Mito: Roosevelt resolveu a depressão de 1929 com políticas expansionistas, impondo grandes défices nas contas públicas, e é essa a estratégia que os países europeus devem seguir
Realidade: Muitos académicos contestam que as políticas levadas a cabo por Roosevelt tenham de facto resolvido a Grande Depressão. Alguns estudos apontam para que apenas a tenha prolongado. Mas mesmo assumindo que tal seja verdade, convém notar que o maior défice público incorrido por Roosevelt durante o New Deal foi de 5.5% em 1936. Por comparação, em 2010 Portugal teve um défice de 10.1% e a Grécia de 15.8%. É errado chamar expansão a um défice de 5.5% mas depois reclamar de austeridade quando são impostos défices superiores na Grécia e em Portugal.


Mito: Os mercados são uma entidade bem definida, dominado por poucos agentes com um plano maquiavélico para destruir a Democracia e tomar conta do Mundo
Realidade: Os “mercados” são constítuidos por todos os aforradores e seus representantes que escolhem a melhor forma de aplicar as suas poupanças. A taxa de juro das dívidas soberanas sobe se esses aforradores duvidarem da capacidade de pagamento desses países e por isso se recusem a emprestar-lhes dinheiro. A recusa de muitos investidores em emprestar dinheiro à Grécia que nos últimos dois anos fez aumentar a taxa de juro exigida, acabou por revelar-se certeira, uma vez que a Grécia acabou por acordar não pagar metade dessa dívida.


Mito: Os mercados têm uma intervenção malévola na democracia, sendo as recentes situações na Grécia e Itália um bom exemplo disso
Realidade: O processo democrático levou a uma situação de insustentabilidade financeira para alguns países. Terá que ser o mesmo processo democrático a resolver essa situação. A mudança de líderes na Grécia e na Itália, que foram aprovadas pelos parlamentos eleitos democraticamente, visa atingir esse objectivo. Dizer que os mercados são inimigos da democracia porque os investidores não emprestam dinheiro a líderes que não confiam é o mesmo que dizer que a Física é inimiga da democracia porque não permite que seja revogada a lei da gravidade.
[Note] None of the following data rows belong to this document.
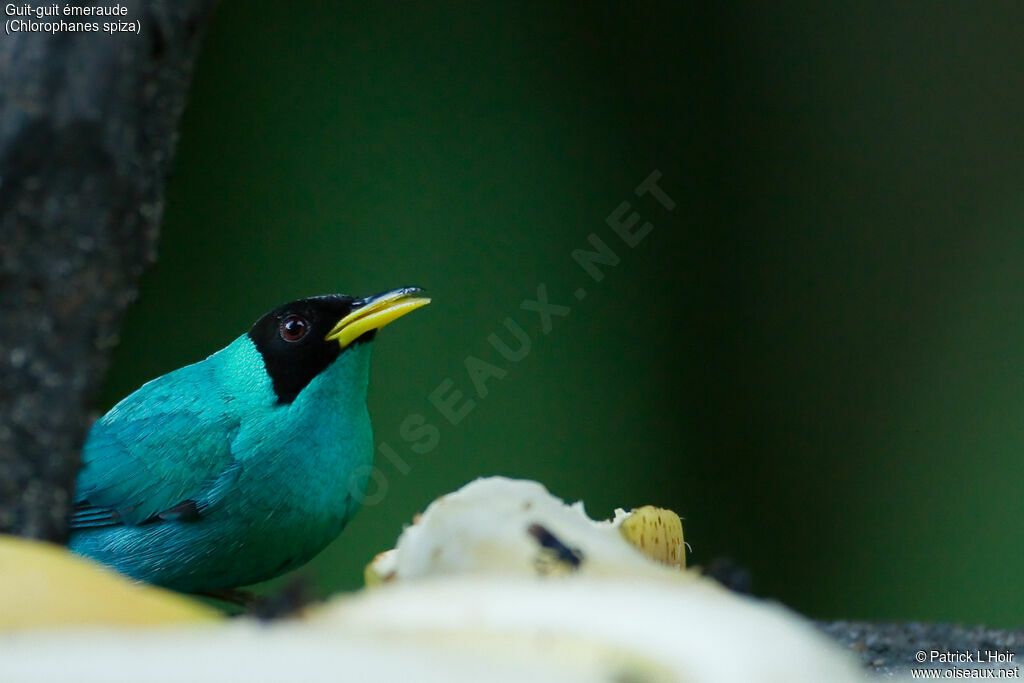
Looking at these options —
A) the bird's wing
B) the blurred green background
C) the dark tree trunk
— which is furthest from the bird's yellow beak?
the blurred green background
Mito: As agências de rating são culpadas pela crise da dívida soberana por terem baixado os ratings de dívida soberana dos países e dessa forma aumentado os juros da dívida
Realidade: Se alguma culpa pode ser atribuida às agências de rating foi não terem feito downgrade da dívida soberana de países como Portugal e a Grécia mais cedo. Quando os downgrades foram feitos a países como Portugal e a Grécia, já os aforradores e os seus representantes se recusavam a emprestar dinheiro a esses países. Em segundo lugar, nada impede os investidores de continuar a comprar dívida soberana depois de um downgrade se acharem que realmente o país tem capacidade de pagar. Um bom exemplo disso são os EUA que depois de um downgrade de uma agência de rating conseguiram obter empréstimos a uma taxa de juro ainda mais baixa que antes do downgrade.»